Based on variational EM interpretations of k-means-like algorithms, accelerations of clustering algorithms can be obtained by defining partial instead of full variational E-steps. Variational lower bounds can then be increased without having to compute the distances of a given data point to all cluster centers. In the paper [Forster & Lücke, 2018] it was shown that such partial E-steps can be defined independently of the number of clusters. As a consequence, the number of required distance evaluations could (for clustering problems with many clusters) be drastically reduced. That the number of strongly reduced distance evaluations translates into algorithms that are in practice also strongly improving the state-of-the-art efficiency was then shown by the paper [Hirschberger et al., 2022]. The paper showed for large-scale problems that (A) the reduction of distance evaluations clearly outweighs to memory overhead and auxiliary computations required to implement the variational EM procedure, and (B) that the variational complexity reduction can be combined with complexity reduction approaches for large data sets (we used coresets) and complexity reduction for large data dimensionality (we used the triangle inequality).

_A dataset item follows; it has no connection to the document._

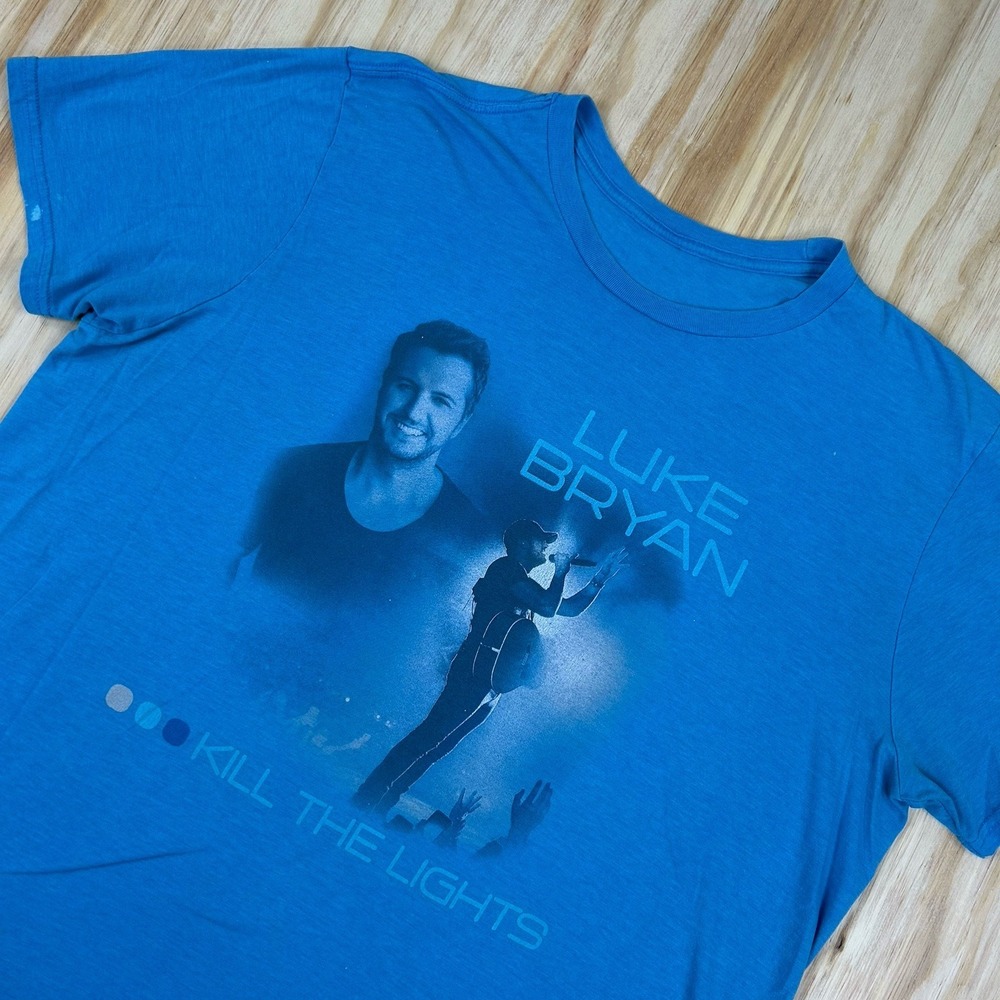 Luke Bryan Kill The Lights‎ Tour Men's 2XL T Shirt Double Sided Blue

A list of our so-far published clustering algorithms together with their implementations is provided below. Implementations based on python are primarily of interest for the theoretical studies [Lücke & Forster, 2019; Forster & Lücke, 2018] . The python implementations can readily be used in relation to theoretical studies, e.g., on convergence properties or for comparisons with k-means-like algorithms. They are, however, not optimized for execution times or large data sets. The implementations based on C++ were optimized both in terms of memory I/O efficiency and run-time efficiency. Furthermore, their more hardware-near C++ code is supporting fast computation time. The algorithm vc-GMM is only available as C++ implementation and, most importantly, contain combinations with fast-seeding, fast coreset construction, and efficient computations for high data dimensionalities. This algorithm stand to compete as the fastest clustering algorithms for very large-scale clustering problems.

Algorithms

Algorithm Implementation Reference
k-means-C' Python Code Repository (not optimized*) Lücke & Forster, 2019
var-k-means-X Python Code Repository (not optimized*) Forster & Lücke, 2018
var-k-means-S Python Code Repository (not optimized*) Forster & Lücke, 2018
var-GMM-X Python Code Repository (not optimized*) Forster & Lücke, 2018
var-GMM-S Python Code Repository (not optimized*)
C++ Code Repository (optimized)
Forster & Lücke, 2018
Hirschberger et al., 2022
vc-GMM C++ Code Repository (optimized) Hirschberger et al., 2022

*the Python code is not optimized for real-time execution speed, but for analysis and research only.

References (own publications)

[Hirschberger et al., 2022]
A Variational EM Acceleration for Efficient Clustering at Very Large Scales
Florian Hirschberger*, Dennis Forster*, Jörg Lücke.
IEEE Transactions on Pattern Analysis and Machine Intelligence 44(12):9787-9801, 2022.
*joint first authors.

[Lücke & Forster, 2019]
k-means as a variational EM approximation of Gaussian mixture models
Jörg Lücke and Dennis Forster, Pattern Recognition Letters, 2019.

[Lücke, 2019]
Truncated Variational Expectation Maximization
Jörg Lücke, arXiv:1610.03113, 2019.

[Forster & Lücke, 2018]
Can clustering scale sublinearly with its clusters? A variational EM acceleration of GMMs and k-means
Dennis Forster and Jörg Lücke, AISTATS, 2018.